Haven’t you ever felt like your ideas are not being heard, and it makes you feel like they don’t really matter. I know everything I come up with isn’t going to turn into a great work of art, but I do think that I have good productive ideas that deserve to be tried, at the very least acknowledged. I never felt like I was the smartest person, I never really felt like I was one of those people with a real talent for anything particular, I have just been mediocre at everything, so for me to speak up and verbalize my opinion takes a lot of courage. I don’t expect the world to walk on egg shells or to pamper me because I take rejection poorly, or have a hard time speaking my mind, but I never really expected the things people had to say about my ideas urk me.

I know I can’t be the only person that grinds their teeth a little while someone is critiquing / criticizing their work. If your anything like me you are prone to rejection and practically expect it to be lurking around every corner, so you prepare, even over prepare yourself, in order to be able to tell yourself, “at least you tried you best, but you knew that wasn’t going to work any ways.”  I can handle people editing something I have thought of or trying to improve on it, but just completely dismissing it? I don’t know why people think that stepping on someone else, will put them one step ahead.

# MATERIAL SUPPLIED:
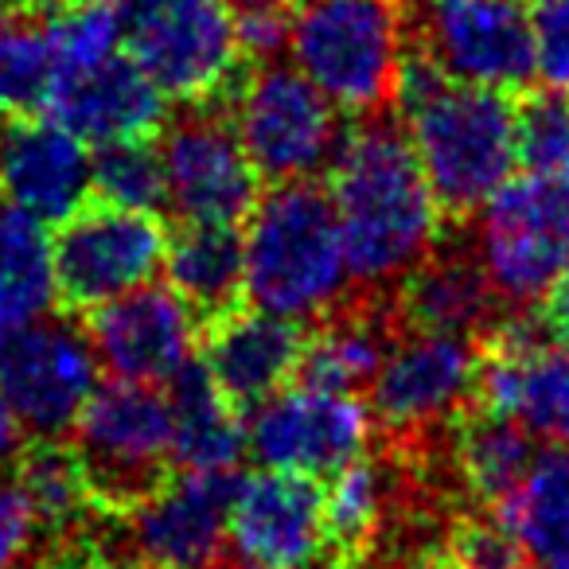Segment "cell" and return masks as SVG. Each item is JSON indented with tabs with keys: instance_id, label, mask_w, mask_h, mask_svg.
<instances>
[{
	"instance_id": "6da1fadb",
	"label": "cell",
	"mask_w": 569,
	"mask_h": 569,
	"mask_svg": "<svg viewBox=\"0 0 569 569\" xmlns=\"http://www.w3.org/2000/svg\"><path fill=\"white\" fill-rule=\"evenodd\" d=\"M351 284L390 289L437 250L441 207L402 121L367 113L328 164Z\"/></svg>"
},
{
	"instance_id": "7a4b0ae2",
	"label": "cell",
	"mask_w": 569,
	"mask_h": 569,
	"mask_svg": "<svg viewBox=\"0 0 569 569\" xmlns=\"http://www.w3.org/2000/svg\"><path fill=\"white\" fill-rule=\"evenodd\" d=\"M246 305L284 320L332 317L351 289L332 191L317 180L273 183L242 230Z\"/></svg>"
},
{
	"instance_id": "3957f363",
	"label": "cell",
	"mask_w": 569,
	"mask_h": 569,
	"mask_svg": "<svg viewBox=\"0 0 569 569\" xmlns=\"http://www.w3.org/2000/svg\"><path fill=\"white\" fill-rule=\"evenodd\" d=\"M402 118L445 219L480 214L515 176V98L503 90L445 79Z\"/></svg>"
},
{
	"instance_id": "277c9868",
	"label": "cell",
	"mask_w": 569,
	"mask_h": 569,
	"mask_svg": "<svg viewBox=\"0 0 569 569\" xmlns=\"http://www.w3.org/2000/svg\"><path fill=\"white\" fill-rule=\"evenodd\" d=\"M410 17L402 0H297L293 67L343 113H382L395 102Z\"/></svg>"
},
{
	"instance_id": "5b68a950",
	"label": "cell",
	"mask_w": 569,
	"mask_h": 569,
	"mask_svg": "<svg viewBox=\"0 0 569 569\" xmlns=\"http://www.w3.org/2000/svg\"><path fill=\"white\" fill-rule=\"evenodd\" d=\"M129 59L168 102H222L242 74L227 0H113Z\"/></svg>"
},
{
	"instance_id": "8992f818",
	"label": "cell",
	"mask_w": 569,
	"mask_h": 569,
	"mask_svg": "<svg viewBox=\"0 0 569 569\" xmlns=\"http://www.w3.org/2000/svg\"><path fill=\"white\" fill-rule=\"evenodd\" d=\"M71 433L90 503L110 519H126L172 476V413L157 387L106 382Z\"/></svg>"
},
{
	"instance_id": "52a82bcc",
	"label": "cell",
	"mask_w": 569,
	"mask_h": 569,
	"mask_svg": "<svg viewBox=\"0 0 569 569\" xmlns=\"http://www.w3.org/2000/svg\"><path fill=\"white\" fill-rule=\"evenodd\" d=\"M230 126L261 180H317L340 152L348 129L340 110L297 67L261 63L242 71L222 98Z\"/></svg>"
},
{
	"instance_id": "ba28073f",
	"label": "cell",
	"mask_w": 569,
	"mask_h": 569,
	"mask_svg": "<svg viewBox=\"0 0 569 569\" xmlns=\"http://www.w3.org/2000/svg\"><path fill=\"white\" fill-rule=\"evenodd\" d=\"M569 250V203L553 176L507 180L480 211L476 261L503 309H538Z\"/></svg>"
},
{
	"instance_id": "9c48e42d",
	"label": "cell",
	"mask_w": 569,
	"mask_h": 569,
	"mask_svg": "<svg viewBox=\"0 0 569 569\" xmlns=\"http://www.w3.org/2000/svg\"><path fill=\"white\" fill-rule=\"evenodd\" d=\"M168 230L157 211H129L113 203H82L59 222L51 242L59 301L71 312H94L118 301L164 269Z\"/></svg>"
},
{
	"instance_id": "30bf717a",
	"label": "cell",
	"mask_w": 569,
	"mask_h": 569,
	"mask_svg": "<svg viewBox=\"0 0 569 569\" xmlns=\"http://www.w3.org/2000/svg\"><path fill=\"white\" fill-rule=\"evenodd\" d=\"M371 406L359 395L317 387H284L253 406L246 421V452L269 472L336 476L359 460L371 441Z\"/></svg>"
},
{
	"instance_id": "8fae6325",
	"label": "cell",
	"mask_w": 569,
	"mask_h": 569,
	"mask_svg": "<svg viewBox=\"0 0 569 569\" xmlns=\"http://www.w3.org/2000/svg\"><path fill=\"white\" fill-rule=\"evenodd\" d=\"M410 43L468 87L515 94L535 79V32L522 0H421Z\"/></svg>"
},
{
	"instance_id": "7c38bea8",
	"label": "cell",
	"mask_w": 569,
	"mask_h": 569,
	"mask_svg": "<svg viewBox=\"0 0 569 569\" xmlns=\"http://www.w3.org/2000/svg\"><path fill=\"white\" fill-rule=\"evenodd\" d=\"M98 371L102 363L90 348V336L67 320L43 317L0 332V390L36 437L71 433L102 387Z\"/></svg>"
},
{
	"instance_id": "4fadbf2b",
	"label": "cell",
	"mask_w": 569,
	"mask_h": 569,
	"mask_svg": "<svg viewBox=\"0 0 569 569\" xmlns=\"http://www.w3.org/2000/svg\"><path fill=\"white\" fill-rule=\"evenodd\" d=\"M480 340L445 332H406L390 343L371 382V413L387 433L426 437L472 406Z\"/></svg>"
},
{
	"instance_id": "5bb4252c",
	"label": "cell",
	"mask_w": 569,
	"mask_h": 569,
	"mask_svg": "<svg viewBox=\"0 0 569 569\" xmlns=\"http://www.w3.org/2000/svg\"><path fill=\"white\" fill-rule=\"evenodd\" d=\"M168 207L180 222H246L261 196V176L250 164L227 110L219 102L188 106L160 141Z\"/></svg>"
},
{
	"instance_id": "9a60e30c",
	"label": "cell",
	"mask_w": 569,
	"mask_h": 569,
	"mask_svg": "<svg viewBox=\"0 0 569 569\" xmlns=\"http://www.w3.org/2000/svg\"><path fill=\"white\" fill-rule=\"evenodd\" d=\"M242 483L230 472H172L126 515V542L141 569H219L230 542V503Z\"/></svg>"
},
{
	"instance_id": "2e32d148",
	"label": "cell",
	"mask_w": 569,
	"mask_h": 569,
	"mask_svg": "<svg viewBox=\"0 0 569 569\" xmlns=\"http://www.w3.org/2000/svg\"><path fill=\"white\" fill-rule=\"evenodd\" d=\"M87 336L110 379L164 387L183 363L196 359L203 320L172 284L149 281L87 312Z\"/></svg>"
},
{
	"instance_id": "e0dca14e",
	"label": "cell",
	"mask_w": 569,
	"mask_h": 569,
	"mask_svg": "<svg viewBox=\"0 0 569 569\" xmlns=\"http://www.w3.org/2000/svg\"><path fill=\"white\" fill-rule=\"evenodd\" d=\"M94 196V157L63 121L0 118V199L48 222H63Z\"/></svg>"
},
{
	"instance_id": "ac0fdd59",
	"label": "cell",
	"mask_w": 569,
	"mask_h": 569,
	"mask_svg": "<svg viewBox=\"0 0 569 569\" xmlns=\"http://www.w3.org/2000/svg\"><path fill=\"white\" fill-rule=\"evenodd\" d=\"M230 546L238 558L277 569H312L325 561V491L312 476H242L230 503Z\"/></svg>"
},
{
	"instance_id": "d6986e66",
	"label": "cell",
	"mask_w": 569,
	"mask_h": 569,
	"mask_svg": "<svg viewBox=\"0 0 569 569\" xmlns=\"http://www.w3.org/2000/svg\"><path fill=\"white\" fill-rule=\"evenodd\" d=\"M48 113L63 121L74 137L102 149V144L157 137L168 121V98L121 48L102 63L59 74Z\"/></svg>"
},
{
	"instance_id": "ffe728a7",
	"label": "cell",
	"mask_w": 569,
	"mask_h": 569,
	"mask_svg": "<svg viewBox=\"0 0 569 569\" xmlns=\"http://www.w3.org/2000/svg\"><path fill=\"white\" fill-rule=\"evenodd\" d=\"M305 332L297 320L273 317L253 305H234L203 325V363L214 387L238 406L253 410L297 379Z\"/></svg>"
},
{
	"instance_id": "44dd1931",
	"label": "cell",
	"mask_w": 569,
	"mask_h": 569,
	"mask_svg": "<svg viewBox=\"0 0 569 569\" xmlns=\"http://www.w3.org/2000/svg\"><path fill=\"white\" fill-rule=\"evenodd\" d=\"M472 406L507 413L530 437L569 445V340L553 336L530 351L480 343Z\"/></svg>"
},
{
	"instance_id": "7402d4cb",
	"label": "cell",
	"mask_w": 569,
	"mask_h": 569,
	"mask_svg": "<svg viewBox=\"0 0 569 569\" xmlns=\"http://www.w3.org/2000/svg\"><path fill=\"white\" fill-rule=\"evenodd\" d=\"M390 317L402 332H445L480 340L503 305L491 293L476 253H429L395 284Z\"/></svg>"
},
{
	"instance_id": "603a6c76",
	"label": "cell",
	"mask_w": 569,
	"mask_h": 569,
	"mask_svg": "<svg viewBox=\"0 0 569 569\" xmlns=\"http://www.w3.org/2000/svg\"><path fill=\"white\" fill-rule=\"evenodd\" d=\"M172 413V460L188 472H230L246 452V421L238 406L214 387L203 359L183 363L164 382Z\"/></svg>"
},
{
	"instance_id": "cb8c5ba5",
	"label": "cell",
	"mask_w": 569,
	"mask_h": 569,
	"mask_svg": "<svg viewBox=\"0 0 569 569\" xmlns=\"http://www.w3.org/2000/svg\"><path fill=\"white\" fill-rule=\"evenodd\" d=\"M164 273L203 325L222 317L246 301L242 230L230 222H183L168 238Z\"/></svg>"
},
{
	"instance_id": "d4e9b609",
	"label": "cell",
	"mask_w": 569,
	"mask_h": 569,
	"mask_svg": "<svg viewBox=\"0 0 569 569\" xmlns=\"http://www.w3.org/2000/svg\"><path fill=\"white\" fill-rule=\"evenodd\" d=\"M496 515L515 535L522 558L569 569V445L535 452L527 476L496 503Z\"/></svg>"
},
{
	"instance_id": "484cf974",
	"label": "cell",
	"mask_w": 569,
	"mask_h": 569,
	"mask_svg": "<svg viewBox=\"0 0 569 569\" xmlns=\"http://www.w3.org/2000/svg\"><path fill=\"white\" fill-rule=\"evenodd\" d=\"M395 317L375 309H336L312 336H305L297 379L317 390L359 395L371 387L390 351Z\"/></svg>"
},
{
	"instance_id": "4316f807",
	"label": "cell",
	"mask_w": 569,
	"mask_h": 569,
	"mask_svg": "<svg viewBox=\"0 0 569 569\" xmlns=\"http://www.w3.org/2000/svg\"><path fill=\"white\" fill-rule=\"evenodd\" d=\"M395 472L382 460H351L325 491V561L332 569H356L387 535Z\"/></svg>"
},
{
	"instance_id": "83f0119b",
	"label": "cell",
	"mask_w": 569,
	"mask_h": 569,
	"mask_svg": "<svg viewBox=\"0 0 569 569\" xmlns=\"http://www.w3.org/2000/svg\"><path fill=\"white\" fill-rule=\"evenodd\" d=\"M452 433V468L457 480L476 503L496 507L515 483L527 476L535 460L530 429H522L507 413H491L480 406H468L449 426Z\"/></svg>"
},
{
	"instance_id": "f1b7e54d",
	"label": "cell",
	"mask_w": 569,
	"mask_h": 569,
	"mask_svg": "<svg viewBox=\"0 0 569 569\" xmlns=\"http://www.w3.org/2000/svg\"><path fill=\"white\" fill-rule=\"evenodd\" d=\"M59 301L48 230L0 199V332L36 325Z\"/></svg>"
},
{
	"instance_id": "f546056e",
	"label": "cell",
	"mask_w": 569,
	"mask_h": 569,
	"mask_svg": "<svg viewBox=\"0 0 569 569\" xmlns=\"http://www.w3.org/2000/svg\"><path fill=\"white\" fill-rule=\"evenodd\" d=\"M56 74L51 28L32 12H0V118L48 110Z\"/></svg>"
},
{
	"instance_id": "4dcf8cb0",
	"label": "cell",
	"mask_w": 569,
	"mask_h": 569,
	"mask_svg": "<svg viewBox=\"0 0 569 569\" xmlns=\"http://www.w3.org/2000/svg\"><path fill=\"white\" fill-rule=\"evenodd\" d=\"M17 483L24 488L36 515H40V527L51 530V535L79 527L90 515H102L90 503V488H87V476H82L79 452H74V445L59 441V437H40V441L20 452Z\"/></svg>"
},
{
	"instance_id": "1f68e13d",
	"label": "cell",
	"mask_w": 569,
	"mask_h": 569,
	"mask_svg": "<svg viewBox=\"0 0 569 569\" xmlns=\"http://www.w3.org/2000/svg\"><path fill=\"white\" fill-rule=\"evenodd\" d=\"M94 196L113 207L160 214V207H168V180H164L160 144H152V137H144V141L102 144L94 152Z\"/></svg>"
},
{
	"instance_id": "d6a6232c",
	"label": "cell",
	"mask_w": 569,
	"mask_h": 569,
	"mask_svg": "<svg viewBox=\"0 0 569 569\" xmlns=\"http://www.w3.org/2000/svg\"><path fill=\"white\" fill-rule=\"evenodd\" d=\"M515 157L535 176L569 168V90L538 87L515 102Z\"/></svg>"
},
{
	"instance_id": "836d02e7",
	"label": "cell",
	"mask_w": 569,
	"mask_h": 569,
	"mask_svg": "<svg viewBox=\"0 0 569 569\" xmlns=\"http://www.w3.org/2000/svg\"><path fill=\"white\" fill-rule=\"evenodd\" d=\"M457 569H522V550L499 515H465L449 527L445 538Z\"/></svg>"
},
{
	"instance_id": "e575fe53",
	"label": "cell",
	"mask_w": 569,
	"mask_h": 569,
	"mask_svg": "<svg viewBox=\"0 0 569 569\" xmlns=\"http://www.w3.org/2000/svg\"><path fill=\"white\" fill-rule=\"evenodd\" d=\"M238 48L250 63H269L289 48L297 0H227Z\"/></svg>"
},
{
	"instance_id": "d590c367",
	"label": "cell",
	"mask_w": 569,
	"mask_h": 569,
	"mask_svg": "<svg viewBox=\"0 0 569 569\" xmlns=\"http://www.w3.org/2000/svg\"><path fill=\"white\" fill-rule=\"evenodd\" d=\"M530 32L542 87L569 90V0H530Z\"/></svg>"
},
{
	"instance_id": "8d00e7d4",
	"label": "cell",
	"mask_w": 569,
	"mask_h": 569,
	"mask_svg": "<svg viewBox=\"0 0 569 569\" xmlns=\"http://www.w3.org/2000/svg\"><path fill=\"white\" fill-rule=\"evenodd\" d=\"M40 530V515L28 503L17 476H0V569H20Z\"/></svg>"
},
{
	"instance_id": "74e56055",
	"label": "cell",
	"mask_w": 569,
	"mask_h": 569,
	"mask_svg": "<svg viewBox=\"0 0 569 569\" xmlns=\"http://www.w3.org/2000/svg\"><path fill=\"white\" fill-rule=\"evenodd\" d=\"M28 449V426L17 413V406L4 398L0 390V468H9L20 460V452Z\"/></svg>"
},
{
	"instance_id": "f35d334b",
	"label": "cell",
	"mask_w": 569,
	"mask_h": 569,
	"mask_svg": "<svg viewBox=\"0 0 569 569\" xmlns=\"http://www.w3.org/2000/svg\"><path fill=\"white\" fill-rule=\"evenodd\" d=\"M538 312L546 317V325H550L553 336L569 340V250H566V261H561L558 281H553V289L546 293V301L538 305Z\"/></svg>"
},
{
	"instance_id": "ab89813d",
	"label": "cell",
	"mask_w": 569,
	"mask_h": 569,
	"mask_svg": "<svg viewBox=\"0 0 569 569\" xmlns=\"http://www.w3.org/2000/svg\"><path fill=\"white\" fill-rule=\"evenodd\" d=\"M398 569H457V566H452L445 546H421V550H413L410 558H402Z\"/></svg>"
},
{
	"instance_id": "60d3db41",
	"label": "cell",
	"mask_w": 569,
	"mask_h": 569,
	"mask_svg": "<svg viewBox=\"0 0 569 569\" xmlns=\"http://www.w3.org/2000/svg\"><path fill=\"white\" fill-rule=\"evenodd\" d=\"M67 0H0V12H32V17H43L48 9H59Z\"/></svg>"
},
{
	"instance_id": "b9f144b4",
	"label": "cell",
	"mask_w": 569,
	"mask_h": 569,
	"mask_svg": "<svg viewBox=\"0 0 569 569\" xmlns=\"http://www.w3.org/2000/svg\"><path fill=\"white\" fill-rule=\"evenodd\" d=\"M219 569H277V566H266V561H250V558H242V561H230V566H219Z\"/></svg>"
},
{
	"instance_id": "7bdbcfd3",
	"label": "cell",
	"mask_w": 569,
	"mask_h": 569,
	"mask_svg": "<svg viewBox=\"0 0 569 569\" xmlns=\"http://www.w3.org/2000/svg\"><path fill=\"white\" fill-rule=\"evenodd\" d=\"M94 569H141L137 561H126V558H110V561H102V566H94Z\"/></svg>"
},
{
	"instance_id": "ee69618b",
	"label": "cell",
	"mask_w": 569,
	"mask_h": 569,
	"mask_svg": "<svg viewBox=\"0 0 569 569\" xmlns=\"http://www.w3.org/2000/svg\"><path fill=\"white\" fill-rule=\"evenodd\" d=\"M553 180H558V188H561V196H566V203H569V168L561 176H553Z\"/></svg>"
},
{
	"instance_id": "f6af8a7d",
	"label": "cell",
	"mask_w": 569,
	"mask_h": 569,
	"mask_svg": "<svg viewBox=\"0 0 569 569\" xmlns=\"http://www.w3.org/2000/svg\"><path fill=\"white\" fill-rule=\"evenodd\" d=\"M535 569H546V566H535Z\"/></svg>"
}]
</instances>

# PROBLEM TO WORK ON:
Write the next part of the personal piece about having your ideas dismissed, picking up after its last sentence. The data has no connection to the text about having your ideas dismissed.

# RESPONSE TO THIS TASK:
Keeping up an attitude like that seems depressing but it actually better then constantly being disappointed, this way I am always right, whether it works or not. I have lived this way my entire life and there is no point in changing things now. I just was hoping that once I was no longer in school, maybe now that I have grown up a bit I can let my thoughts flow without worrying so much about the repercussions of a thumbs down response. It’s not like I have to cry in a corner if someone didn’t like my opinion, but my blood starts to boil, and I am sure that it’s not good for that vain in the side of your neck to pulse quite so hard.

The fact remains, the same kids that got away with being little jerks because everyone used the excuse “kids will be kids” are now adult little jerks.

You would think that somebody stole my teddy bear and ripped his heart out with the way that I am complaining about not being heard. But I am not in school anymore I am not in a place where the dumb assignment means nothing more than extra recycling waste on a school teachers desk. I am at work now, and my thoughts and opinions should mean something now. I know I will make myself heard.